To dispense with these graphs, and return to just numbers, the question remains: If the author of the article published with Johns Hopkins was mistaken, and they were, then exactly how many excess deaths are there really in 2020, from all causes, compared to prior years? We can know this with relative precision for 2020 through the CDC report for the week ended September 16.

For the calendar years 2014-2019, through September 16, the number of deaths from all causes (adjusted for population growth) was 1,991,648. For 2020 through September 16, the number of deaths from all causes is 2,302,633. This means that over the 37 weeks of 2020 through September 16, there were 310,985 more deaths in the United States than should be expected based on the averages from the six preceding years.

This fact, that during 2020, 310,000 people in the United States are dead who, if this were a normal year, would still be alive, means that at the very least we are not dealing with a hoax. And while the pandemic shutdown may be killing jobs and robbing thousands of people of their will to live, suicides alone cannot begin to explain the spike in deaths back in April, when these lockdowns had barely begun, and total deaths were 46 percent above the average for a normal week in April.

The point of this analysis is not to suggest the measures that government officials – federal, state and local – have taken are the correct measures. Some states have done better than others at managing this crisis, and most everyone has had to deal with unknowns and uncertainties in a situation where the stakes could hardly be any higher. And for those who are conspiracy minded enough to think this disease is not all that serious, based on the fact that most of its victims are older people with serious preexisting health conditions, then they ought to be conspiracy minded enough to realize that if this pandemic doesn’t get everyone into line, then the next one will be engineered to be deadlier. How much of a skeptic do you have to be these days to consider the chance that COVID-19 spontaneously arose in a Chinese “wet market” vs the chance that it was engineered and spread deliberately to be an even bet?

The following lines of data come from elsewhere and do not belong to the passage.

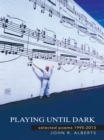 Playing Until Dark : Selected Poems 1995-2013 - eBook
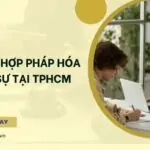 Dịch vụ hợp pháp hóa lãnh sự tại TPHCM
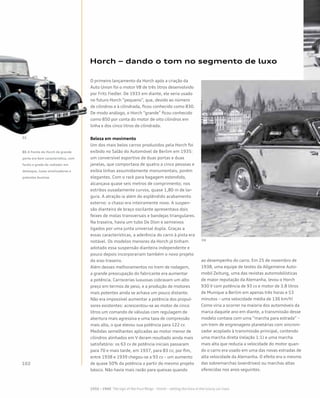 Horch – dando o tom no segmento de luxo
O primeiro lançamento da Horch após a criação da
Auto Union foi o motor V8 de três litros desenvolvido
por Fritz Fiedler. De 1933 em diante, ele seria usado
no futuro Horch “pequeno”, que, devido ao número
de cilindros e à cilindrada, ficou conhecido como 830.
De modo análogo, o Horch “grande” ficou conhecido
como 850 por conta do motor de oito cilindros em
linha e dos cinco litros de cilindrada.
Beleza em movimento
Um dos mais belos carros produzidos pela Horch foi
exibido no Salão do Automóvel de Berlim em 1935:
um conversível esportivo de duas portas e duas
janelas, que comportava de quatro a cinco pessoas e
exibia linhas assumidamente monumentais, porém
elegantes. Com o rack para bagagem estendido,
alcançava quase seis metros de comprimento; nos
estribos ousadamente curvos, quase 1,80 m de lar-
gura. A atração ia além do esplêndido acabamento
externo: o chassi era inteiramente novo. A suspen-
são dianteira de braço oscilante apresentava dois
feixes de molas transversais e bandejas triangulares.
Na traseira, havia um tubo De Dion e semieixos
ligados por uma junta universal dupla. Graças a
essas características, a aderência do carro à pista era
notável. Os modelos menores da Horch já tinham
adotado essa suspensão dianteira independente e
pouco depois incorporariam também o novo projeto
do eixo traseiro.
Além desses melhoramentos no trem de rodagem,
a grande preocupação do fabricante era aumentar
a potência. Carrocerias luxuosas cobravam um alto
preço em termos de peso, e a produção de motores
mais potentes ainda se achava um pouco distante.
Não era impossível aumentar a potência dos propul-
sores existentes: acrescentou-se ao motor de cinco
litros um comando de válvulas com regulagem de
abertura mais agressiva e uma taxa de compressão
mais alta, o que elevou sua potência para 122 cv.
Medidas semelhantes aplicadas ao motor menor de
cilindros alinhados em V deram resultado ainda mais
satisfatório: os 63 cv de potência iniciais passaram
para 70 e mais tarde, em 1937, para 83 cv; por fim,
entre 1938 e 1939 chegou-se a 93 cv – um aumento
de quase 50% da potência a partir do mesmo projeto
básico. Não havia mais razão para queixas quando
ao desempenho do carro. Em 25 de novembro de
1938, uma equipe de testes da Allgemeine Auto-
mobil Zeitung, uma das revistas automobilísticas
de maior reputação da Alemanha, levou o Horch
930 V com potência de 93 cv e motor de 3.8 litros
de Munique a Berlim em apenas três horas e 53
minutos – uma velocidade média de 136 km/h!
Como viria a ocorrer na maioria dos automóveis da
marca daquele ano em diante, a transmissão desse
modelo contava com uma “marcha para estrada” –
um trem de engrenagens planetárias com sincroni-
zador acoplado à transmissão principal, contendo
uma marcha direta (relação 1:1) e uma marcha
mais alta que reduzia a velocidade do motor quan-
do o carro era usado em uma das novas estradas de
alta velocidade da Alemanha. O efeito era o mesmo
das sobremarchas (overdrives) ou marchas altas
oferecidas nos anos seguintes.
01 A frente do Horch de grande
porte era bem característica, com
faróis e grade do radiador em
destaque, luzes sinalizadoras e
potentes buzinas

Ultimately, however, in an age when you can’t trust anything coming from the media, and less than ever from the government, maybe this analysis is a useful way to remind us all that even if we’re dealing with official misinformation on almost everything that matters, that doesn’t mean that everything we’re fed, every single time, is false.

It is probably a reasonably safe bet that the data presented by the CDC on weekly deaths from all causes in America is accurate, once you take into account the lag in getting all the data compiled. And it is also reasonable to question alternative media as diligently as we question official media. We live in an age of information war, and as in any war, both sides have their inevitable share of charlatans, hacks, and just plain careless players.